First Solar Malaysia managing director Datuk P’ng Soo Hong said: “First Solar chose Malaysia as a base due to the ability to find and retain good talent, well developed and excellent infrastructure, political stability and pro-business government policies.
“Malaysia is firming up its position as one of the largest solar panel producing nations and overtaking much larger competitor nations as world-class companies start to expand their capacities in Malaysia.”
The government’s efforts to provide free education have contributed to the development of a skilled workforce in the country. Coupled with the population’s command of the English language, foreign investors in Malaysia can expect accessibility to a valuable pool of local talent to help further their business ambitions.
Recently, Malaysia secured 27th place in the Global Talent Competitiveness Index 2018. It was ranked among the top 10 most talented competitive countries in Asia Pacific, beating South Korea.
Based on the “Malaysian Solar PV Roadmap” prepared by Might, Malaysia is on course to becoming a major player in the solar power industry, particularly in the manufacture of solar PV cells and modules.
Malaysia is the third largest manufacturer of PV cells and modules in the world, after China and Taiwan.

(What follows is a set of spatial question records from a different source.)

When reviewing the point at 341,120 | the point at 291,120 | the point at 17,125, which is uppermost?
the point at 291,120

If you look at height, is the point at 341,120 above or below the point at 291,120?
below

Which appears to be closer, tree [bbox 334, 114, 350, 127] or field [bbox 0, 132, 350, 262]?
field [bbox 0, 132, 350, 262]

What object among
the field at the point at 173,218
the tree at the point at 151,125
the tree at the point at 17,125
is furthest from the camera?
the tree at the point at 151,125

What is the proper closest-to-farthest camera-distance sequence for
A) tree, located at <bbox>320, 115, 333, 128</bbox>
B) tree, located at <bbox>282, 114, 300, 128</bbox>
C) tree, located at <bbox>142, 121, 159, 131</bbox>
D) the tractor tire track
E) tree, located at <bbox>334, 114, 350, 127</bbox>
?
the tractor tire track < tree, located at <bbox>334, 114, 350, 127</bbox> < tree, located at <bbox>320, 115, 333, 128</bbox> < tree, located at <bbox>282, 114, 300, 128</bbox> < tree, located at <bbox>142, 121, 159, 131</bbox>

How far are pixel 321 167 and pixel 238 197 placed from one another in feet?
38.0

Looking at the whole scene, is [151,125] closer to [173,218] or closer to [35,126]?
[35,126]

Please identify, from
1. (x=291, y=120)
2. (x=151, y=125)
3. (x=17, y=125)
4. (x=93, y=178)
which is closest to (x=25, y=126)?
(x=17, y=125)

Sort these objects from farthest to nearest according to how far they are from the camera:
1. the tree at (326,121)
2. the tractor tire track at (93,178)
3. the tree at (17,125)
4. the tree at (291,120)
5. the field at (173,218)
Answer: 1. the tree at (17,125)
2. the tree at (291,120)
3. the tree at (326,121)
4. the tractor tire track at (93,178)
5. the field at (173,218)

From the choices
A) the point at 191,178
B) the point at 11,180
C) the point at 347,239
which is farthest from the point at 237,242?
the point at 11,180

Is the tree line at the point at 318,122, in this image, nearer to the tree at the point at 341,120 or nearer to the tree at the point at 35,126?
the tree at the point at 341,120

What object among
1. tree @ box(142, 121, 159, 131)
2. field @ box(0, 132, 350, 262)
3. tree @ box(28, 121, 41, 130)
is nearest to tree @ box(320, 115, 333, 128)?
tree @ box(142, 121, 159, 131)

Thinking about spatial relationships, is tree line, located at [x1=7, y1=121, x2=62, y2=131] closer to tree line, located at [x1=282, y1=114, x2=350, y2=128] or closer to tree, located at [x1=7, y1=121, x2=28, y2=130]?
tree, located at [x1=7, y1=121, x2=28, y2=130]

Malaysia has an almost complete solar ecosystem of some 250 companies involved in upstream (producing wafers and cells) and downstream (inverters and system integrators) activities.
The Malaysian Investment Development Authority said the value of exports by solar manufacturing companies here was RM11.1 billion while local sourcing activities were valued at RM1.42 billion in 2016.
Manufacturers talk about the Fourth Industrial Revolution in terms of using new technologies such as sensors, robotics, and data analytics to gain insights into product use, improved productivity and improved competitiveness.
New techniques will change the products, processes, and relationships involved in every aspect of industry. Better customer experiences, higher levels of efficiency and more highly skilled jobs will be part and parcel of the 4IR journey.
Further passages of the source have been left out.